*Work required*: Pictures do not belong in the copy; retype the records below exactly.

** The input follows **

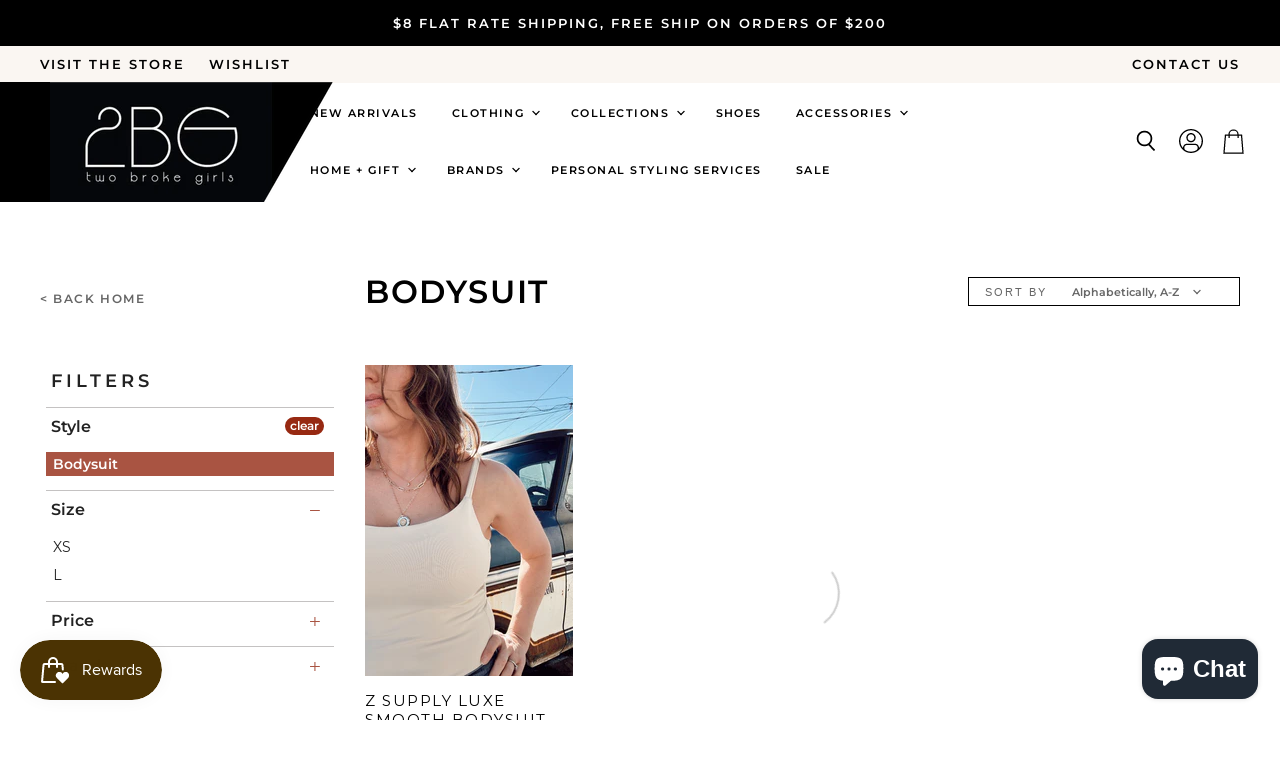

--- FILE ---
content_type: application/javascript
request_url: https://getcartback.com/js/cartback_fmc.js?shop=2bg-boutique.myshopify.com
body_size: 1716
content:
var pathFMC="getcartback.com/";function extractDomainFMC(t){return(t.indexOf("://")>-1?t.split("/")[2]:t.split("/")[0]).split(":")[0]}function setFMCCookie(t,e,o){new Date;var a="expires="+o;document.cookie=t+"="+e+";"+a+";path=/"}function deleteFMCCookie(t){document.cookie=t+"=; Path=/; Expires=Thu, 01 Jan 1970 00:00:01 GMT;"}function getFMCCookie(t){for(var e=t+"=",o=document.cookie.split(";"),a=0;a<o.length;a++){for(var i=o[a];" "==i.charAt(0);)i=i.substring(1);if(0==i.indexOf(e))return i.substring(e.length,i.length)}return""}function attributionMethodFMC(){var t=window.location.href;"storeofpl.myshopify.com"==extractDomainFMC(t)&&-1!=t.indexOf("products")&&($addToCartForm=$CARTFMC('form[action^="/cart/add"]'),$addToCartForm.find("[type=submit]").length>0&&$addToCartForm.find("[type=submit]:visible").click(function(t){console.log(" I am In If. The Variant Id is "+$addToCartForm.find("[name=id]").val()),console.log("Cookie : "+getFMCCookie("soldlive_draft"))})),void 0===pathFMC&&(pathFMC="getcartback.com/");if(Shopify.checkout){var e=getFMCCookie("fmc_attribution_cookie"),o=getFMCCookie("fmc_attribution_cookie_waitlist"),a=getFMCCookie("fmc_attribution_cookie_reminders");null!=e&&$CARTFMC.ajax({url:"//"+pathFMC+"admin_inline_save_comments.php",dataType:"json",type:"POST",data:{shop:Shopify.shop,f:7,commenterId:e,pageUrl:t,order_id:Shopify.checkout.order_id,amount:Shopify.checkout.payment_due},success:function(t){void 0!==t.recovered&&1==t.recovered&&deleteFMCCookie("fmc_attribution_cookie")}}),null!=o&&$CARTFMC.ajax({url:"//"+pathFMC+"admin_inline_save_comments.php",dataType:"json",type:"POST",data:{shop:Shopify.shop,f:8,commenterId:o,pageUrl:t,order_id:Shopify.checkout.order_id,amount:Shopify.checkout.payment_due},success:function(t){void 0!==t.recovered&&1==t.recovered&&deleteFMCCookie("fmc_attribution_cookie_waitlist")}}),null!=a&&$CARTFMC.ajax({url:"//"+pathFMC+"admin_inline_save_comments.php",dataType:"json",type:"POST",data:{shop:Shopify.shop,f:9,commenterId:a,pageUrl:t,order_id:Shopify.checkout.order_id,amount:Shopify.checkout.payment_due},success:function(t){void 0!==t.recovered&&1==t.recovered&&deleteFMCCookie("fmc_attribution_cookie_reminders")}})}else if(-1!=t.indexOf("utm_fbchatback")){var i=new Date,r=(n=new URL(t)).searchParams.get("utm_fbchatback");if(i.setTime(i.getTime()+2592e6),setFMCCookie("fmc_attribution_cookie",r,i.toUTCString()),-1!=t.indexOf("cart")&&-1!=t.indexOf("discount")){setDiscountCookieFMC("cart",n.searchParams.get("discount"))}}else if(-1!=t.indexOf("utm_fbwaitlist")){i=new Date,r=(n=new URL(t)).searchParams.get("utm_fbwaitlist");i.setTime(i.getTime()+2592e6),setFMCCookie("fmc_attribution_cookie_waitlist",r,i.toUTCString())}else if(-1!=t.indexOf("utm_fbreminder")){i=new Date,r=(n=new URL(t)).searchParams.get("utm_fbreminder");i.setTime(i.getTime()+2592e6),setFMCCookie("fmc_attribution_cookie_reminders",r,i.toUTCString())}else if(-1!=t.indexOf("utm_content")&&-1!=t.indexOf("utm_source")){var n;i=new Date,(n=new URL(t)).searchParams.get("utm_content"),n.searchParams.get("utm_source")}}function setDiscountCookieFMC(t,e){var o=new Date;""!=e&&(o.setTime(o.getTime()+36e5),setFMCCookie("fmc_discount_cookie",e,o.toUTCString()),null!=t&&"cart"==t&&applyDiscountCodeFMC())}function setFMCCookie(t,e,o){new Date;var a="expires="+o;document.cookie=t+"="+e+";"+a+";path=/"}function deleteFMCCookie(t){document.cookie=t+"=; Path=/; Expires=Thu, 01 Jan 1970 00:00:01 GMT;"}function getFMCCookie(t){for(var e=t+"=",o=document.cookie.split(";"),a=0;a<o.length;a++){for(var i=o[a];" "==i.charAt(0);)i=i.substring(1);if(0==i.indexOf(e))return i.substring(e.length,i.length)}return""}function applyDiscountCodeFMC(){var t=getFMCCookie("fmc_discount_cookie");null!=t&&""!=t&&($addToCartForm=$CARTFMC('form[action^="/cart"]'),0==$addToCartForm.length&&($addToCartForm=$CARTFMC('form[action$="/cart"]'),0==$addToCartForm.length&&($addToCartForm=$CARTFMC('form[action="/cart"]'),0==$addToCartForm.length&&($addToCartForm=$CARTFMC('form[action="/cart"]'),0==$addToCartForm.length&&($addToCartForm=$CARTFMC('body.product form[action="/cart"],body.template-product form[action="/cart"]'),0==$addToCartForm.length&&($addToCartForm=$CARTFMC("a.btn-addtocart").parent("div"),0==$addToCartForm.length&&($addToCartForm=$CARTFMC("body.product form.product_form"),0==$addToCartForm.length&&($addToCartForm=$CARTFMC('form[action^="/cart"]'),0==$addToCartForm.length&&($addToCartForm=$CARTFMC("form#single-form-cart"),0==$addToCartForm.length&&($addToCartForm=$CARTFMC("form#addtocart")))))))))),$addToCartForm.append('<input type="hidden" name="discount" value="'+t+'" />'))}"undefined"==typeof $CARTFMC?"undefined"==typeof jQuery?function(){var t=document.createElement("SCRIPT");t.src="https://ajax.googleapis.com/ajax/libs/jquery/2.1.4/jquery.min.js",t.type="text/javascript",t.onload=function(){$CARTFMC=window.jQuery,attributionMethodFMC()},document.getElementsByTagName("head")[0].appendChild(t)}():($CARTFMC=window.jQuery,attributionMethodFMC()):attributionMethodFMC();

** End of The input **

*Response box*:
--- FILE ---
content_type: application/javascript
request_url: https://getcartback.com/js/cartback_fmc.js?shop=2bg-boutique.myshopify.com
body_size: 1716
content:
var pathFMC="getcartback.com/";function extractDomainFMC(t){return(t.indexOf("://")>-1?t.split("/")[2]:t.split("/")[0]).split(":")[0]}function setFMCCookie(t,e,o){new Date;var a="expires="+o;document.cookie=t+"="+e+";"+a+";path=/"}function deleteFMCCookie(t){document.cookie=t+"=; Path=/; Expires=Thu, 01 Jan 1970 00:00:01 GMT;"}function getFMCCookie(t){for(var e=t+"=",o=document.cookie.split(";"),a=0;a<o.length;a++){for(var i=o[a];" "==i.charAt(0);)i=i.substring(1);if(0==i.indexOf(e))return i.substring(e.length,i.length)}return""}function attributionMethodFMC(){var t=window.location.href;"storeofpl.myshopify.com"==extractDomainFMC(t)&&-1!=t.indexOf("products")&&($addToCartForm=$CARTFMC('form[action^="/cart/add"]'),$addToCartForm.find("[type=submit]").length>0&&$addToCartForm.find("[type=submit]:visible").click(function(t){console.log(" I am In If. The Variant Id is "+$addToCartForm.find("[name=id]").val()),console.log("Cookie : "+getFMCCookie("soldlive_draft"))})),void 0===pathFMC&&(pathFMC="getcartback.com/");if(Shopify.checkout){var e=getFMCCookie("fmc_attribution_cookie"),o=getFMCCookie("fmc_attribution_cookie_waitlist"),a=getFMCCookie("fmc_attribution_cookie_reminders");null!=e&&$CARTFMC.ajax({url:"//"+pathFMC+"admin_inline_save_comments.php",dataType:"json",type:"POST",data:{shop:Shopify.shop,f:7,commenterId:e,pageUrl:t,order_id:Shopify.checkout.order_id,amount:Shopify.checkout.payment_due},success:function(t){void 0!==t.recovered&&1==t.recovered&&deleteFMCCookie("fmc_attribution_cookie")}}),null!=o&&$CARTFMC.ajax({url:"//"+pathFMC+"admin_inline_save_comments.php",dataType:"json",type:"POST",data:{shop:Shopify.shop,f:8,commenterId:o,pageUrl:t,order_id:Shopify.checkout.order_id,amount:Shopify.checkout.payment_due},success:function(t){void 0!==t.recovered&&1==t.recovered&&deleteFMCCookie("fmc_attribution_cookie_waitlist")}}),null!=a&&$CARTFMC.ajax({url:"//"+pathFMC+"admin_inline_save_comments.php",dataType:"json",type:"POST",data:{shop:Shopify.shop,f:9,commenterId:a,pageUrl:t,order_id:Shopify.checkout.order_id,amount:Shopify.checkout.payment_due},success:function(t){void 0!==t.recovered&&1==t.recovered&&deleteFMCCookie("fmc_attribution_cookie_reminders")}})}else if(-1!=t.indexOf("utm_fbchatback")){var i=new Date,r=(n=new URL(t)).searchParams.get("utm_fbchatback");if(i.setTime(i.getTime()+2592e6),setFMCCookie("fmc_attribution_cookie",r,i.toUTCString()),-1!=t.indexOf("cart")&&-1!=t.indexOf("discount")){setDiscountCookieFMC("cart",n.searchParams.get("discount"))}}else if(-1!=t.indexOf("utm_fbwaitlist")){i=new Date,r=(n=new URL(t)).searchParams.get("utm_fbwaitlist");i.setTime(i.getTime()+2592e6),setFMCCookie("fmc_attribution_cookie_waitlist",r,i.toUTCString())}else if(-1!=t.indexOf("utm_fbreminder")){i=new Date,r=(n=new URL(t)).searchParams.get("utm_fbreminder");i.setTime(i.getTime()+2592e6),setFMCCookie("fmc_attribution_cookie_reminders",r,i.toUTCString())}else if(-1!=t.indexOf("utm_content")&&-1!=t.indexOf("utm_source")){var n;i=new Date,(n=new URL(t)).searchParams.get("utm_content"),n.searchParams.get("utm_source")}}function setDiscountCookieFMC(t,e){var o=new Date;""!=e&&(o.setTime(o.getTime()+36e5),setFMCCookie("fmc_discount_cookie",e,o.toUTCString()),null!=t&&"cart"==t&&applyDiscountCodeFMC())}function setFMCCookie(t,e,o){new Date;var a="expires="+o;document.cookie=t+"="+e+";"+a+";path=/"}function deleteFMCCookie(t){document.cookie=t+"=; Path=/; Expires=Thu, 01 Jan 1970 00:00:01 GMT;"}function getFMCCookie(t){for(var e=t+"=",o=document.cookie.split(";"),a=0;a<o.length;a++){for(var i=o[a];" "==i.charAt(0);)i=i.substring(1);if(0==i.indexOf(e))return i.substring(e.length,i.length)}return""}function applyDiscountCodeFMC(){var t=getFMCCookie("fmc_discount_cookie");null!=t&&""!=t&&($addToCartForm=$CARTFMC('form[action^="/cart"]'),0==$addToCartForm.length&&($addToCartForm=$CARTFMC('form[action$="/cart"]'),0==$addToCartForm.length&&($addToCartForm=$CARTFMC('form[action="/cart"]'),0==$addToCartForm.length&&($addToCartForm=$CARTFMC('form[action="/cart"]'),0==$addToCartForm.length&&($addToCartForm=$CARTFMC('body.product form[action="/cart"],body.template-product form[action="/cart"]'),0==$addToCartForm.length&&($addToCartForm=$CARTFMC("a.btn-addtocart").parent("div"),0==$addToCartForm.length&&($addToCartForm=$CARTFMC("body.product form.product_form"),0==$addToCartForm.length&&($addToCartForm=$CARTFMC('form[action^="/cart"]'),0==$addToCartForm.length&&($addToCartForm=$CARTFMC("form#single-form-cart"),0==$addToCartForm.length&&($addToCartForm=$CARTFMC("form#addtocart")))))))))),$addToCartForm.append('<input type="hidden" name="discount" value="'+t+'" />'))}"undefined"==typeof $CARTFMC?"undefined"==typeof jQuery?function(){var t=document.createElement("SCRIPT");t.src="https://ajax.googleapis.com/ajax/libs/jquery/2.1.4/jquery.min.js",t.type="text/javascript",t.onload=function(){$CARTFMC=window.jQuery,attributionMethodFMC()},document.getElementsByTagName("head")[0].appendChild(t)}():($CARTFMC=window.jQuery,attributionMethodFMC()):attributionMethodFMC();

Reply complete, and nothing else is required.